Gib alles von der Zeile mit "Compared to (x=554, y=462)" bis hinunter zur Zeile mit "Answer: tree trunk" erneut wieder und tausche dabei "lily pad cluster" gegen "group of lily pads"; alles andere bleibt unverändert.

┄┄┄┄┄┄

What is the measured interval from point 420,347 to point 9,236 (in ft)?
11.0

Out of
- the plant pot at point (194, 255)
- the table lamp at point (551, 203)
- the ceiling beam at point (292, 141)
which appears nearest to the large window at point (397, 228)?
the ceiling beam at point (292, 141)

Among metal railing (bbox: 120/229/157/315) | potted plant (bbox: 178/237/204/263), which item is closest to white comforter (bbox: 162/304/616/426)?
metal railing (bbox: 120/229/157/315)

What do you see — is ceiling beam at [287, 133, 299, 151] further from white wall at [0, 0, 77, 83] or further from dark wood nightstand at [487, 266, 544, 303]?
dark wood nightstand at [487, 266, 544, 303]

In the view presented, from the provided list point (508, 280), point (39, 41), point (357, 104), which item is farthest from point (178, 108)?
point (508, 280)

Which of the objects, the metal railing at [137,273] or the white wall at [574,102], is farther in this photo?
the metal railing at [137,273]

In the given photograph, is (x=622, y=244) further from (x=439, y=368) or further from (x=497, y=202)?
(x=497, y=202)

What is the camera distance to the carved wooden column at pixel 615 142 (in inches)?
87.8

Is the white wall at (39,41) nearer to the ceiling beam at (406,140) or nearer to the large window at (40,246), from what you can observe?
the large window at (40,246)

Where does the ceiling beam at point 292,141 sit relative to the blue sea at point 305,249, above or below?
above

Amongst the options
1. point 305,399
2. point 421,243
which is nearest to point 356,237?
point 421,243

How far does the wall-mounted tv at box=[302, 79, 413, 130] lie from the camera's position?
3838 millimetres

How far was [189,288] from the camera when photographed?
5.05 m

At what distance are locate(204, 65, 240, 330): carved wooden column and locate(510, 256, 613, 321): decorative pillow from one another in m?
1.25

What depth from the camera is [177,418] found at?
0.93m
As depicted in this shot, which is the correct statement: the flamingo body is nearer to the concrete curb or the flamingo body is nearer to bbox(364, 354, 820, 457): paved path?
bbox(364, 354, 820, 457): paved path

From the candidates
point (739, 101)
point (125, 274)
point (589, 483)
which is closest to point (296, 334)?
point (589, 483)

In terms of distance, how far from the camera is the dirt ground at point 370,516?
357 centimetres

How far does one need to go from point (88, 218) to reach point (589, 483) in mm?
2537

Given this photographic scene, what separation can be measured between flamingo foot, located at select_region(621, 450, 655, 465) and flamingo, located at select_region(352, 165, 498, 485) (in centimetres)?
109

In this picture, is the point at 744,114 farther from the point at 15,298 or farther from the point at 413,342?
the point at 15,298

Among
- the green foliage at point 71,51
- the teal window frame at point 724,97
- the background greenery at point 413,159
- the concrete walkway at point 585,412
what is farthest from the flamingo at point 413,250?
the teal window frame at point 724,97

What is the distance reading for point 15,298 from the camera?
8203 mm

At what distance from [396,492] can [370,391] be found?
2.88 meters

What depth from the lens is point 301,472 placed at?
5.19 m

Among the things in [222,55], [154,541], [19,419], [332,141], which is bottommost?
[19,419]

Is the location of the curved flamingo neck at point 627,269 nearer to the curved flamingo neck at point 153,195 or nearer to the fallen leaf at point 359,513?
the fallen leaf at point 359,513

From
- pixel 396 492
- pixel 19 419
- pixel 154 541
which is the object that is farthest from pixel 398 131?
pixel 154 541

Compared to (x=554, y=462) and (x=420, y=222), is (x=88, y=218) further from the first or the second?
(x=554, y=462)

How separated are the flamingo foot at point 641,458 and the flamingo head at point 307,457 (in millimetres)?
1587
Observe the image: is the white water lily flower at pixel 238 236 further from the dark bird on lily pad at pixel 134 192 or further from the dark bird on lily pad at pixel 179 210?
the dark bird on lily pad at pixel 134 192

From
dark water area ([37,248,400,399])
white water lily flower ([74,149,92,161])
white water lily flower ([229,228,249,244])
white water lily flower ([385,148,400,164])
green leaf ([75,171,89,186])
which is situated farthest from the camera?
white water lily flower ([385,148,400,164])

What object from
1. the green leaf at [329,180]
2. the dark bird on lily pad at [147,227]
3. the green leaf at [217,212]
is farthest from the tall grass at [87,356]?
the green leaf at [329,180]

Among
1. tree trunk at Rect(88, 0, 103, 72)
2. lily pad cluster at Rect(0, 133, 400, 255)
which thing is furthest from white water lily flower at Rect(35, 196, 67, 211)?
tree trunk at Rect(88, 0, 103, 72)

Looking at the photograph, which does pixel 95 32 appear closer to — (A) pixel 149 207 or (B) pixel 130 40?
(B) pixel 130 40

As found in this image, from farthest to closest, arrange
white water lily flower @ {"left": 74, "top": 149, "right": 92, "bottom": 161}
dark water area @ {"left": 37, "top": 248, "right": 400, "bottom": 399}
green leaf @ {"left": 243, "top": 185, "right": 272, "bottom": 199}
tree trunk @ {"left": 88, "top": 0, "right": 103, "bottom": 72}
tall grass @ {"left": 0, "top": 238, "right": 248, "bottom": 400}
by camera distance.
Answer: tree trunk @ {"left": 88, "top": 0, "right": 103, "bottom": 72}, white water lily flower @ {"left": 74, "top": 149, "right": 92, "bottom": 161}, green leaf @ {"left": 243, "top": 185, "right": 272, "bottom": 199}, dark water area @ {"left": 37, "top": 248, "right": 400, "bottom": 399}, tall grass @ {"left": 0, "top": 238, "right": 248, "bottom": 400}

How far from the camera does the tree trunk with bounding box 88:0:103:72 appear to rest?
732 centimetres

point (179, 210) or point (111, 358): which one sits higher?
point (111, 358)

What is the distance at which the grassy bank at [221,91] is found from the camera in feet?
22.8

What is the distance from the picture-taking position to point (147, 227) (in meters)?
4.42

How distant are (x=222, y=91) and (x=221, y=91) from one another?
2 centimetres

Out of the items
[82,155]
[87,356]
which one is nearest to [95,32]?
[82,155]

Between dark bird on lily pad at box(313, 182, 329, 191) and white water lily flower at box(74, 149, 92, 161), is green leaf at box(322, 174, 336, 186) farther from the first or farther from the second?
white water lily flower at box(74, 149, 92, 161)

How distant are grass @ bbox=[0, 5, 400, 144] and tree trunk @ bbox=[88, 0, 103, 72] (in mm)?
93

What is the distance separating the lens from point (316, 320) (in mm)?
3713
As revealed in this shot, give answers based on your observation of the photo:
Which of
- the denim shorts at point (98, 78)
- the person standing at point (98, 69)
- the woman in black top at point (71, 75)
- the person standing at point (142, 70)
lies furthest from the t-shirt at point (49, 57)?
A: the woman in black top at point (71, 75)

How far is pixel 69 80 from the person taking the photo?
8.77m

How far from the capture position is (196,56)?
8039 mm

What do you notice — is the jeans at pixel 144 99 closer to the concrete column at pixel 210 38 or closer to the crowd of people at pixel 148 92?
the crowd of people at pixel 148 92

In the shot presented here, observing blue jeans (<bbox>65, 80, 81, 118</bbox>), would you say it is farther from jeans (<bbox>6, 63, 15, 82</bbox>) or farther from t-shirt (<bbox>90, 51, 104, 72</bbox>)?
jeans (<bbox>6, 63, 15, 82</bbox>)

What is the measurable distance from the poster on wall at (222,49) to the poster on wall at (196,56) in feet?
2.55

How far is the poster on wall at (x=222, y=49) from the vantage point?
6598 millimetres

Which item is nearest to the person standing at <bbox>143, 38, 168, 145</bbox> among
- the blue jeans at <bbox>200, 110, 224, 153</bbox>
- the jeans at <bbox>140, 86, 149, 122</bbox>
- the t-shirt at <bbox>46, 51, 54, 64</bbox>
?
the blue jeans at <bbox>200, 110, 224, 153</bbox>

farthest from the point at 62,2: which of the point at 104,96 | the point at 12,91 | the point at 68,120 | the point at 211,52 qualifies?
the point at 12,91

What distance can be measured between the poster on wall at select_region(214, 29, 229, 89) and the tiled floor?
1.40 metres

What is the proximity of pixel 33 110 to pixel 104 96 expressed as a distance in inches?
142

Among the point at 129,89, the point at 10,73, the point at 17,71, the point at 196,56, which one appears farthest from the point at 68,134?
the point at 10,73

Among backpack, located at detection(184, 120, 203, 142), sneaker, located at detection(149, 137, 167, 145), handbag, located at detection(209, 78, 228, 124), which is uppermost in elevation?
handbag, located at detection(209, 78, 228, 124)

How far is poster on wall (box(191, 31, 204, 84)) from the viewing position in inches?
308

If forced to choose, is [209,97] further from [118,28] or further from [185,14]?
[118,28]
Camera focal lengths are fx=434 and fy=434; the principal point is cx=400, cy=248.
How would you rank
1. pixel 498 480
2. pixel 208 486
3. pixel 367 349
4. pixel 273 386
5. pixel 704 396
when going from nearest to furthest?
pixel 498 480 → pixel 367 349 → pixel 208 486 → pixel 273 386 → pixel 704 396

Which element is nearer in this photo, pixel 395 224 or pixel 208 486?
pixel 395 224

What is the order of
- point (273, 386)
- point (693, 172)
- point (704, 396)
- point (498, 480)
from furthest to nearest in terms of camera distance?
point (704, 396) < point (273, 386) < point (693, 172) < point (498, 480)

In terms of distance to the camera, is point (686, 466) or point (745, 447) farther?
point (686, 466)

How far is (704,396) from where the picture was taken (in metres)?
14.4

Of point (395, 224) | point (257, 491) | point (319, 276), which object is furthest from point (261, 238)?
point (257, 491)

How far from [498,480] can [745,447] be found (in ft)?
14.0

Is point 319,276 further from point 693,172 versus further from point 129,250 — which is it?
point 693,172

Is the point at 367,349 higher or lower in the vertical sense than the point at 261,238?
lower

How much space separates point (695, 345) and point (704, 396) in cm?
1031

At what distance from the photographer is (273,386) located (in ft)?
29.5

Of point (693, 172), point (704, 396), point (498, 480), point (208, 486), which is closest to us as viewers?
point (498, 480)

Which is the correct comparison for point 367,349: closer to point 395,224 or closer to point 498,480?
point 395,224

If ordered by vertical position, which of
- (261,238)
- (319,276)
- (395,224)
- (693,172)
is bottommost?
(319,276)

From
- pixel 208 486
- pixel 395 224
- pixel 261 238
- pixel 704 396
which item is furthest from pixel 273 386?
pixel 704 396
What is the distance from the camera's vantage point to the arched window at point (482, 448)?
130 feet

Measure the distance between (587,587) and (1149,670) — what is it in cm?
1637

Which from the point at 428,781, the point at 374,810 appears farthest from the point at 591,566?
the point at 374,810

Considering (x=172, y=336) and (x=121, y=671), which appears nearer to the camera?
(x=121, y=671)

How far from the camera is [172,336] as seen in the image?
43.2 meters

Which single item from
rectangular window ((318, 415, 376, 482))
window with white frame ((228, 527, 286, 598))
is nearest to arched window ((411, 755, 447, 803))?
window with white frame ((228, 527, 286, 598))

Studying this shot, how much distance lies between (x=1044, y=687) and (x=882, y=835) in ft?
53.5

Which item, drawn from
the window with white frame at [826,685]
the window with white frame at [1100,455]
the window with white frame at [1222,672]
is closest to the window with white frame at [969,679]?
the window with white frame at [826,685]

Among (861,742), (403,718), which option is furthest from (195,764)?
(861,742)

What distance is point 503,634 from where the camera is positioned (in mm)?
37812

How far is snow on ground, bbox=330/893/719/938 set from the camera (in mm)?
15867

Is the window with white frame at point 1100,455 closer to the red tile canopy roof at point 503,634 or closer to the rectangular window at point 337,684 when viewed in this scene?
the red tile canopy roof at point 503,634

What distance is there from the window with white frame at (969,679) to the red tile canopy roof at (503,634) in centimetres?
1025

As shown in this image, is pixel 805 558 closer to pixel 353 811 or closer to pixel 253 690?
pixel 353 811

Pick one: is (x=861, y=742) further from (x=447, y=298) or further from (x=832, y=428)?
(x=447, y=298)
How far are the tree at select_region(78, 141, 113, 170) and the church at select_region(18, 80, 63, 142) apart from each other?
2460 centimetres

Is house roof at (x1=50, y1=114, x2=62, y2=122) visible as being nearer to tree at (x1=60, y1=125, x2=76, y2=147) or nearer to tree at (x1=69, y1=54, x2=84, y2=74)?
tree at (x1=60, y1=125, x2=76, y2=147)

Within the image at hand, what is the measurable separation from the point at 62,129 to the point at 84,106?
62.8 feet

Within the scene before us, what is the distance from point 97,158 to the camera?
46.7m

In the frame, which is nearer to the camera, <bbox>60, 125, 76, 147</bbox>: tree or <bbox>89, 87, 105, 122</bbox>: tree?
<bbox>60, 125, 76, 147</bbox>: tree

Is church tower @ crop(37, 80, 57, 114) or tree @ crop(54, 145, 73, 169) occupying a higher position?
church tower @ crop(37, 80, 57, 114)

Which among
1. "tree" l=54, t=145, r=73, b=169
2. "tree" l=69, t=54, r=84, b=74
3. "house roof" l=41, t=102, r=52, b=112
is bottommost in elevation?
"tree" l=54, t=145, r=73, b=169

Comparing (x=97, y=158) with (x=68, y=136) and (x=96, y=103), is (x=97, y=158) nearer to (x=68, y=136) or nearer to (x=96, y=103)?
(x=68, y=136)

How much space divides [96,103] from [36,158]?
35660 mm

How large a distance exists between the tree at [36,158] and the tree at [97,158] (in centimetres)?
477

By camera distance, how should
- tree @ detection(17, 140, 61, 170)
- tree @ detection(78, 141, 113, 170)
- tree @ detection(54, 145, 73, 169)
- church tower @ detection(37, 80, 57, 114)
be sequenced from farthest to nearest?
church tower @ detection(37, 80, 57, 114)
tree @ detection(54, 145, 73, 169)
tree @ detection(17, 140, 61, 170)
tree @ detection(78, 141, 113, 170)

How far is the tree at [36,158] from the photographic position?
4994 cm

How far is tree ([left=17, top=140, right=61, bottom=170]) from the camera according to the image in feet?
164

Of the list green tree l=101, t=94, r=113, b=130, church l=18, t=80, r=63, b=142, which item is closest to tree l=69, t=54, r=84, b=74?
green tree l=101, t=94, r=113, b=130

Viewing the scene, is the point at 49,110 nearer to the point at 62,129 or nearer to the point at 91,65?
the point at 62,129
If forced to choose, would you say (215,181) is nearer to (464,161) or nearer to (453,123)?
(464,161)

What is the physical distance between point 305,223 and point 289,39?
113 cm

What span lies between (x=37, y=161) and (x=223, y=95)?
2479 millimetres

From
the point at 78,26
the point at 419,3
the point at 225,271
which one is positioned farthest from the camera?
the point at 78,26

┄┄┄┄┄┄

[Lösung der Aufgabe]
Compared to (x=554, y=462) and (x=420, y=222), is (x=88, y=218) further from the first or the second?
(x=554, y=462)

How separated are the flamingo foot at point 641,458 and the flamingo head at point 307,457 (in millimetres)?
1587
Observe the image: is the white water lily flower at pixel 238 236 further from the dark bird on lily pad at pixel 134 192 or further from the dark bird on lily pad at pixel 179 210?
the dark bird on lily pad at pixel 134 192

From
dark water area ([37,248,400,399])
white water lily flower ([74,149,92,161])
white water lily flower ([229,228,249,244])
white water lily flower ([385,148,400,164])
green leaf ([75,171,89,186])
which is situated farthest from the camera?
white water lily flower ([385,148,400,164])

What object from
1. the green leaf at [329,180]
2. the dark bird on lily pad at [147,227]
3. the green leaf at [217,212]
is farthest from the tall grass at [87,356]?
the green leaf at [329,180]

Among
1. tree trunk at Rect(88, 0, 103, 72)
2. group of lily pads at Rect(0, 133, 400, 255)
which thing is furthest from white water lily flower at Rect(35, 196, 67, 211)?
tree trunk at Rect(88, 0, 103, 72)

Looking at the photograph, which does pixel 95 32 appear closer to — (A) pixel 149 207 or (B) pixel 130 40?
(B) pixel 130 40

As found in this image, from farthest to closest, arrange
white water lily flower @ {"left": 74, "top": 149, "right": 92, "bottom": 161}
dark water area @ {"left": 37, "top": 248, "right": 400, "bottom": 399}
green leaf @ {"left": 243, "top": 185, "right": 272, "bottom": 199}
tree trunk @ {"left": 88, "top": 0, "right": 103, "bottom": 72}
tall grass @ {"left": 0, "top": 238, "right": 248, "bottom": 400}
by camera distance.
Answer: tree trunk @ {"left": 88, "top": 0, "right": 103, "bottom": 72}, white water lily flower @ {"left": 74, "top": 149, "right": 92, "bottom": 161}, green leaf @ {"left": 243, "top": 185, "right": 272, "bottom": 199}, dark water area @ {"left": 37, "top": 248, "right": 400, "bottom": 399}, tall grass @ {"left": 0, "top": 238, "right": 248, "bottom": 400}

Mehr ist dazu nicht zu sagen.